The proposed 11 percent cut to the Cal Grant has been repealed for the 2015-2016 state budget signed June 16. As California’s higher education financial aid program, Cal Grant makes it possible for thousands of students to attend colleges and universities each year. The cut would have affected grants to students at private institutions only, limiting their ability to choose the education they feel is best for them.
About 40 percent of FPU’s traditional undergraduate students, and many of our bachelor’s degree completion students, receive the Cal Grant, in amounts up to just over $9,000. Though students don’t repay Cal Grants, the money isn’t free: recipients must have a high school GPA of around 3.0, high enough to predict future success, and maintain good grades in college. There are also maximum income levels for families. If the requirements are not met, the application is late or the GPA is not submitted by the high school on time, the grant is not awarded.
The reduction remained in the budget until the last hour. Those in the know said the cut was a done deal. About 10 years ago we suffered such cuts. It cost students—our neediest students—and it cost the university. Somehow we made it through, and the Cal Grant was eventually restored. Even so, the amount hasn’t gone up for many years, while cost to operate the university, and so tuition rates, have continued to rise (for us less than most).
Not everyone lost hope. The Association of Independent California Colleges and Universities (AICCU), to which Fresno Pacific University belongs, led the effort to the repeal of the proposal. Read the AICCU article here.
A group of our students called Friday Night Live, led by FPU graduate and former board member Yamilette Rodriguez, organized a letter-writing and social media campaign as well as a press conference with Assembly Member Henry T. Perea in AIMS Hall. They also visited Sacramento and spoke to elected officials and their staffs. By their actions these students demonstrated the benefits educated citizens bring to the state and the value of Cal Grants. Find out more about the event here.
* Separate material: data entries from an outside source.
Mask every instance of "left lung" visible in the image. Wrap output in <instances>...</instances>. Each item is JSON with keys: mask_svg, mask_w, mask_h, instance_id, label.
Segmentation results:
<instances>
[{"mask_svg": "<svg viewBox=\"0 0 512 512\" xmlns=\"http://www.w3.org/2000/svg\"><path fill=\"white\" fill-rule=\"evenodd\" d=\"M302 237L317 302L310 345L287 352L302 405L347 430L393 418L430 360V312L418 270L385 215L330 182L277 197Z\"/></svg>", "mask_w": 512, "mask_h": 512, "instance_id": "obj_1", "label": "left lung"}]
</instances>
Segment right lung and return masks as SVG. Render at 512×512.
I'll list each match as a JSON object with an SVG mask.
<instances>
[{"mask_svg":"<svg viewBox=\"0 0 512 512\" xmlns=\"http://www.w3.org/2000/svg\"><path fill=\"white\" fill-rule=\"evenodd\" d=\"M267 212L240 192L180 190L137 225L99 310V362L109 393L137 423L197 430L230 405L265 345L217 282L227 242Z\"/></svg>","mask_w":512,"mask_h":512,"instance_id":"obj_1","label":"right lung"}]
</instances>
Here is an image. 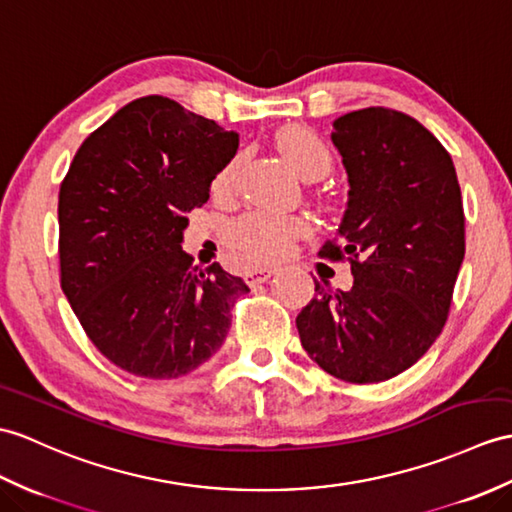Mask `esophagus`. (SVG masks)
I'll list each match as a JSON object with an SVG mask.
<instances>
[{
    "mask_svg": "<svg viewBox=\"0 0 512 512\" xmlns=\"http://www.w3.org/2000/svg\"><path fill=\"white\" fill-rule=\"evenodd\" d=\"M275 268H257V270H251L246 275V283L248 285H257V283H264L268 281L272 275H275Z\"/></svg>",
    "mask_w": 512,
    "mask_h": 512,
    "instance_id": "1",
    "label": "esophagus"
}]
</instances>
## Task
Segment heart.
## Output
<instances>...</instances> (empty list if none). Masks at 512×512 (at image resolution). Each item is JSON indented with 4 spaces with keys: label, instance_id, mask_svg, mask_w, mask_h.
Wrapping results in <instances>:
<instances>
[{
    "label": "heart",
    "instance_id": "obj_1",
    "mask_svg": "<svg viewBox=\"0 0 512 512\" xmlns=\"http://www.w3.org/2000/svg\"><path fill=\"white\" fill-rule=\"evenodd\" d=\"M277 148L290 168L303 176H323L331 165V154L323 139L305 126H285L277 135ZM237 159L229 161L213 178V192L227 194L235 178ZM303 224L288 216H275L268 211H251L233 224L229 242L246 264L266 266L288 253L294 235Z\"/></svg>",
    "mask_w": 512,
    "mask_h": 512
}]
</instances>
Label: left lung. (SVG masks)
Here are the masks:
<instances>
[{"label": "left lung", "mask_w": 512, "mask_h": 512, "mask_svg": "<svg viewBox=\"0 0 512 512\" xmlns=\"http://www.w3.org/2000/svg\"><path fill=\"white\" fill-rule=\"evenodd\" d=\"M347 170L342 246L320 255L351 261V290L316 281L296 316L307 355L338 379L375 384L432 347L465 259V211L454 161L414 117L382 106L334 122Z\"/></svg>", "instance_id": "1"}]
</instances>
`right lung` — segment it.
Wrapping results in <instances>:
<instances>
[{
    "mask_svg": "<svg viewBox=\"0 0 512 512\" xmlns=\"http://www.w3.org/2000/svg\"><path fill=\"white\" fill-rule=\"evenodd\" d=\"M240 146V135L181 104L146 95L82 141L58 194L61 285L106 360L174 379L216 353L242 277L194 266L187 213Z\"/></svg>",
    "mask_w": 512,
    "mask_h": 512,
    "instance_id": "right-lung-1",
    "label": "right lung"
}]
</instances>
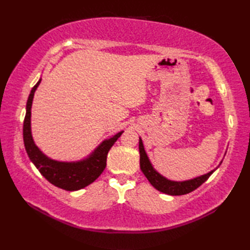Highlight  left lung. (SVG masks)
Here are the masks:
<instances>
[{"mask_svg":"<svg viewBox=\"0 0 250 250\" xmlns=\"http://www.w3.org/2000/svg\"><path fill=\"white\" fill-rule=\"evenodd\" d=\"M139 148H140V155H141V158H140L141 169L153 187H155L157 190L161 191L163 193H167L169 195L187 194L191 192V191L195 190L196 188H199L200 186L203 183H205L206 180L209 178L210 175L215 172L214 169V171H211L205 175H202L200 177L186 180V182H172V180H168L166 177L161 176V175L152 167L149 159H148L146 152L144 150V146H143V142L141 139H140Z\"/></svg>","mask_w":250,"mask_h":250,"instance_id":"obj_1","label":"left lung"}]
</instances>
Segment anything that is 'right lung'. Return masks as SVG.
Masks as SVG:
<instances>
[{"label": "right lung", "mask_w": 250, "mask_h": 250, "mask_svg": "<svg viewBox=\"0 0 250 250\" xmlns=\"http://www.w3.org/2000/svg\"><path fill=\"white\" fill-rule=\"evenodd\" d=\"M40 83L41 79L32 88L26 102V113L23 120V142L26 153L40 173L56 187L67 191L83 189L92 184L102 174L106 167L107 153L115 142L124 133V131L110 137L109 140L104 141L86 160L79 162H59L47 158L35 146L31 134V106L34 92Z\"/></svg>", "instance_id": "add662e5"}]
</instances>
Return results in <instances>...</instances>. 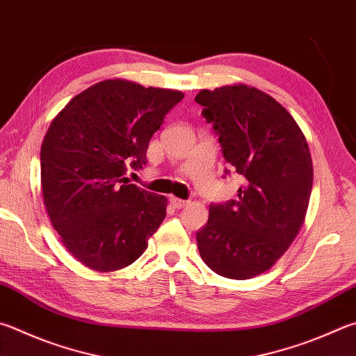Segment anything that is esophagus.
Here are the masks:
<instances>
[{
    "label": "esophagus",
    "mask_w": 356,
    "mask_h": 356,
    "mask_svg": "<svg viewBox=\"0 0 356 356\" xmlns=\"http://www.w3.org/2000/svg\"><path fill=\"white\" fill-rule=\"evenodd\" d=\"M170 202H171V205L174 207V209H185L186 205L190 204V200H184V199H179V197H176V196H171L170 197Z\"/></svg>",
    "instance_id": "esophagus-1"
}]
</instances>
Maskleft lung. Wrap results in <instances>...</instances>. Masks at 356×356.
<instances>
[{
    "mask_svg": "<svg viewBox=\"0 0 356 356\" xmlns=\"http://www.w3.org/2000/svg\"><path fill=\"white\" fill-rule=\"evenodd\" d=\"M196 102L244 182L236 199L210 204L196 234L199 254L219 275L252 279L285 254L305 221L313 186L307 140L285 107L244 83L202 90Z\"/></svg>",
    "mask_w": 356,
    "mask_h": 356,
    "instance_id": "left-lung-1",
    "label": "left lung"
}]
</instances>
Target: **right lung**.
I'll return each mask as SVG.
<instances>
[{"instance_id": "add662e5", "label": "right lung", "mask_w": 356, "mask_h": 356, "mask_svg": "<svg viewBox=\"0 0 356 356\" xmlns=\"http://www.w3.org/2000/svg\"><path fill=\"white\" fill-rule=\"evenodd\" d=\"M184 99L177 90L108 79L74 96L40 151L42 193L53 227L77 261L101 273L132 264L166 216L165 196L129 184L149 140Z\"/></svg>"}]
</instances>
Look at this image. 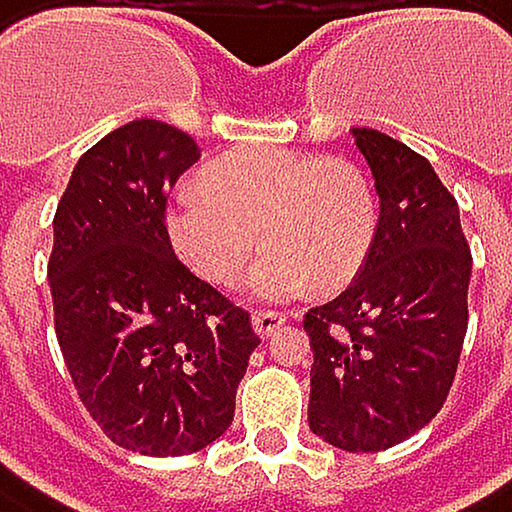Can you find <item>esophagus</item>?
Segmentation results:
<instances>
[{"instance_id": "esophagus-1", "label": "esophagus", "mask_w": 512, "mask_h": 512, "mask_svg": "<svg viewBox=\"0 0 512 512\" xmlns=\"http://www.w3.org/2000/svg\"><path fill=\"white\" fill-rule=\"evenodd\" d=\"M284 323H287V317H284V314H277V311H256V314H253V329L259 332L262 339H268L271 332H277Z\"/></svg>"}]
</instances>
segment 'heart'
Listing matches in <instances>:
<instances>
[{"mask_svg": "<svg viewBox=\"0 0 512 512\" xmlns=\"http://www.w3.org/2000/svg\"><path fill=\"white\" fill-rule=\"evenodd\" d=\"M204 189H180L167 207L170 241L210 284L232 287L262 244L247 290L290 302L342 287L360 271L375 238V198L357 164L293 149H238L204 167Z\"/></svg>", "mask_w": 512, "mask_h": 512, "instance_id": "b5f03b06", "label": "heart"}]
</instances>
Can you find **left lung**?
<instances>
[{"label":"left lung","mask_w":512,"mask_h":512,"mask_svg":"<svg viewBox=\"0 0 512 512\" xmlns=\"http://www.w3.org/2000/svg\"><path fill=\"white\" fill-rule=\"evenodd\" d=\"M375 176L378 225L360 274L305 314L308 424L345 452H381L421 430L449 397L467 336L470 247L458 201L430 161L354 127Z\"/></svg>","instance_id":"obj_1"}]
</instances>
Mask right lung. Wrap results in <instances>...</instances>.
<instances>
[{
    "mask_svg": "<svg viewBox=\"0 0 512 512\" xmlns=\"http://www.w3.org/2000/svg\"><path fill=\"white\" fill-rule=\"evenodd\" d=\"M201 158L180 127L137 118L75 164L54 213L48 284L63 363L106 437L192 455L232 427L259 345L250 314L173 253L167 198Z\"/></svg>",
    "mask_w": 512,
    "mask_h": 512,
    "instance_id": "1",
    "label": "right lung"
}]
</instances>
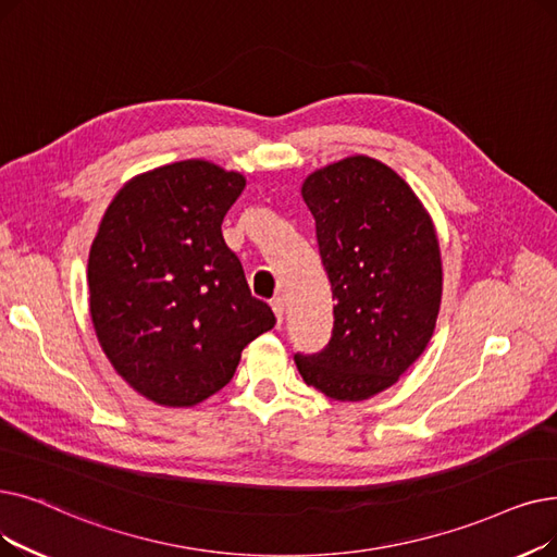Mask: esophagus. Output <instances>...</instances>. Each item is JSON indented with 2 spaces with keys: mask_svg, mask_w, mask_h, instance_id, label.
<instances>
[{
  "mask_svg": "<svg viewBox=\"0 0 557 557\" xmlns=\"http://www.w3.org/2000/svg\"><path fill=\"white\" fill-rule=\"evenodd\" d=\"M271 307H273V311H275L277 327H280V325H282V319H284V302H282V298H273V300H271Z\"/></svg>",
  "mask_w": 557,
  "mask_h": 557,
  "instance_id": "obj_1",
  "label": "esophagus"
}]
</instances>
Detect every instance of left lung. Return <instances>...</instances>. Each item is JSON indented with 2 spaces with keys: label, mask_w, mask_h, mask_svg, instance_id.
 I'll return each instance as SVG.
<instances>
[{
  "label": "left lung",
  "mask_w": 557,
  "mask_h": 557,
  "mask_svg": "<svg viewBox=\"0 0 557 557\" xmlns=\"http://www.w3.org/2000/svg\"><path fill=\"white\" fill-rule=\"evenodd\" d=\"M300 193L336 305L327 348L296 355V367L332 400H369L400 380L437 327V230L412 186L367 154L309 173Z\"/></svg>",
  "instance_id": "obj_1"
}]
</instances>
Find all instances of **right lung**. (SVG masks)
I'll list each match as a JSON object with an SVG mask.
<instances>
[{"label": "right lung", "instance_id": "add662e5", "mask_svg": "<svg viewBox=\"0 0 557 557\" xmlns=\"http://www.w3.org/2000/svg\"><path fill=\"white\" fill-rule=\"evenodd\" d=\"M246 175L205 159L120 186L88 255L100 348L136 394L193 407L232 380L244 348L275 325L221 232Z\"/></svg>", "mask_w": 557, "mask_h": 557}]
</instances>
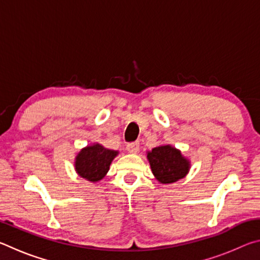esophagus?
Here are the masks:
<instances>
[{
  "mask_svg": "<svg viewBox=\"0 0 260 260\" xmlns=\"http://www.w3.org/2000/svg\"><path fill=\"white\" fill-rule=\"evenodd\" d=\"M127 151H128L129 153H136L139 151V142H132V143H128L127 144Z\"/></svg>",
  "mask_w": 260,
  "mask_h": 260,
  "instance_id": "esophagus-1",
  "label": "esophagus"
}]
</instances>
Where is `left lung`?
I'll return each mask as SVG.
<instances>
[{
    "instance_id": "left-lung-1",
    "label": "left lung",
    "mask_w": 260,
    "mask_h": 260,
    "mask_svg": "<svg viewBox=\"0 0 260 260\" xmlns=\"http://www.w3.org/2000/svg\"><path fill=\"white\" fill-rule=\"evenodd\" d=\"M151 172L158 182L170 184L183 179L190 170V160L171 144H160L147 151Z\"/></svg>"
}]
</instances>
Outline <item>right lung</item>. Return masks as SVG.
Instances as JSON below:
<instances>
[{
	"instance_id": "1",
	"label": "right lung",
	"mask_w": 260,
	"mask_h": 260,
	"mask_svg": "<svg viewBox=\"0 0 260 260\" xmlns=\"http://www.w3.org/2000/svg\"><path fill=\"white\" fill-rule=\"evenodd\" d=\"M119 155L118 150H111L95 142L82 148L74 158V170L78 175L89 182H99L110 170L112 160Z\"/></svg>"
}]
</instances>
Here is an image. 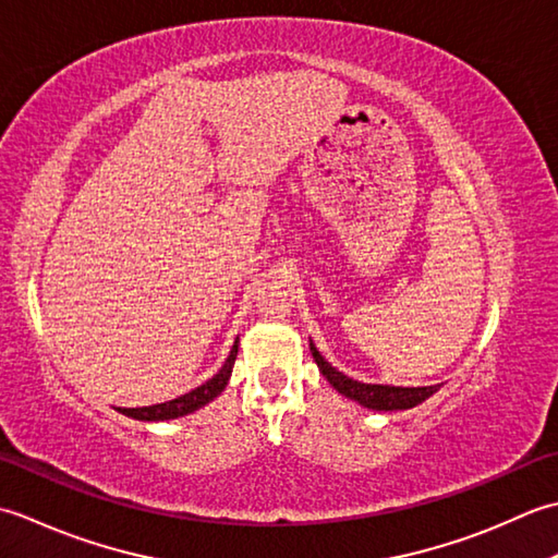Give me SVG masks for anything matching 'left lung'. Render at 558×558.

Cal Grants for students at independent institutions are a good deal for taxpayers. It costs the state much less to award Cal Grants to students to use at private colleges or universities than it does to send them to state institutions, where the public pays all the bills. And private institutions, especially non-profits, generally specialize in “student success”—high retention and graduation rates. FPU has the highest four-year graduation rate of any Central Valley college or university, is a Hispanic Serving Institution, with a Hispanic student population of 35 percent, and is one of the top 10 HSIs nationally in graduating Hispanic students.
It is often said that among the great things about California are its public higher education systems. What should be said more often is that among the great things about California are its institutions of private higher education, some of the greatest in the world. This is also true for California’s Christian colleges and universities. Californians have choices in where they can invest themselves, not just in large institutions but in educational communities with distinct missions in scholarship and learning, service and training, spiritual and ethical leadership.
Friday Night Live members prepared badges as part of the press conference. Mine said “private grant, public good.” And this is the point: higher education helps everyone because university graduates bring knowledge to their professions and communities. In its FPU form that education includes the whole student and, as we like to say, empowers leaders and transforms lives.